Of course, such a lubricant doesn't exist. That's why you see dozens of different lubricants at your local bike shop or online. In general, lubes fall into the "wet" or "dry" categories and each has its pros and cons. Wet lubes stay on the chain longer but pick up dirt and dust. Dry lubes stay far cleaner but require regular application. So here's a comparison of several of the more popular lubricants that I've had a chance to try. One thing that I do to my chains before applying a new lube is to wash it down (actually, degrease the entire chain) to get a good idea of what the new lube is like.

White Lightning Clean Ride - The first "dry" lube that I tried. It's a wax based lube that goes on wet and then dries in about 20-30 minutes. The idea of a wax-based lube is that it flakes off as dirty and grime get stuck in it... thus the concept of "self-cleaning" (though probably more like dandruffy-shedding). The lube does keep things clean though. When I was using it, I'd end up applying it about every other ride (each ride being no shorter than 30 miles in length). Probably not as good for wet- or poor-weather rides where grime gets into the drivetrain much quicker and thus could shorten the intervals at which it has to be applied. $6 for 4oz.

Dumonde Tech Lite - Supposedly a "high-tech" lube that is a cross between wet and dry lubes. According to Dumonde Tech, it generates a plastic coating on the drivetrain that acts as a super-slick surface. It also has to be applied before the ride to allow it to dry onto the drivetrain. I'm also fairly certain that I got high from the fumes. One really nice thing is that it seems to last quite a bit longer than some of the other lubes, especially since the recommendation is to not reapply the lube unless you hear noise from the drivetrain. The downsides? It gets dirty and seems to put a residue on the chain unless you're meticulous about wiping off the excess. And it's really expensive. The priciest of the lubes here. $16 for 4oz.

Triflow Superior Lube - This was the first lube I tried on my bikes. Really easy to use and comes with a useful little plastic "straw" that allows for precise application. The main problem with it? It gets incredibly dirty. As it... I just did a ride on my road bike and it looks like I was in a cyclocross race. I like taking care of my bike but having to wipe down tremendous amounts of dirt and grime on the chain after every ride isn't exactly fun. One good thing is that you can apply it and ride immediately without having to wait for it to dry. $3.50 for 2oz.

Finish Line Krytech Wax - For some reason, I had the worst luck with this lube. It goes on wet... and then apparently just drips right through the links and disappears.
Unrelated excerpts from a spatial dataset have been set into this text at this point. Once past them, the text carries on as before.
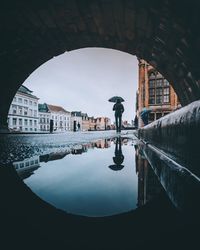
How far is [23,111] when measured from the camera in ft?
153

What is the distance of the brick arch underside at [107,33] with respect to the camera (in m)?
2.83

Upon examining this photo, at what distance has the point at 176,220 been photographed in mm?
546

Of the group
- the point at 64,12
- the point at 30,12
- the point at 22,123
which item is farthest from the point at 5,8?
the point at 22,123

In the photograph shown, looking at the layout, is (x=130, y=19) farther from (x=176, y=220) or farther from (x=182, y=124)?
(x=176, y=220)

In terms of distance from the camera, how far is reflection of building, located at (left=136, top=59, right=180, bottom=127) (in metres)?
19.9

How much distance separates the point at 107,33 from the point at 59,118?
64934 mm

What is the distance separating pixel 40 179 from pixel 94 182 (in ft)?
0.94

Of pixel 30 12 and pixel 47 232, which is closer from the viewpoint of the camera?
pixel 47 232

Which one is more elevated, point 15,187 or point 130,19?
point 130,19

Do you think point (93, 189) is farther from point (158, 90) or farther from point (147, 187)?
point (158, 90)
It seemed like it wouldn't last for even short rides of ~25 miles. Part of it might have been that I was using it during a stretch where we had some wet weather. So it might be good in dry weather but in wet, I wouldn't use it again. The other thing is that the lube has very low viscosity so it comes out of the bottle really quickly... making me think that the bottle wouldn't last as long as some others. It did smell oddly good though. $7 for 4oz.

Boeshield T-9 - This is the current lube that I've been using. Apparently it was designed by Boeing to use on their jet engines... and since my legs also spin at the same velocity as a turbojet engine (or not), I figured it'd be worth a try. It's another dry lube that seems to last longer than some of the others. I've ridden ~150miles before requiring re-application. Drivetrain has remained smooth and quiet. Apparently in cold weather it tends to get a little sticky and if you apply too much, it'll build up. But I haven't had much of a problem with it yet. It's not quite as easy to find at local bike stores but easily found on the Internet. $9 for 4oz.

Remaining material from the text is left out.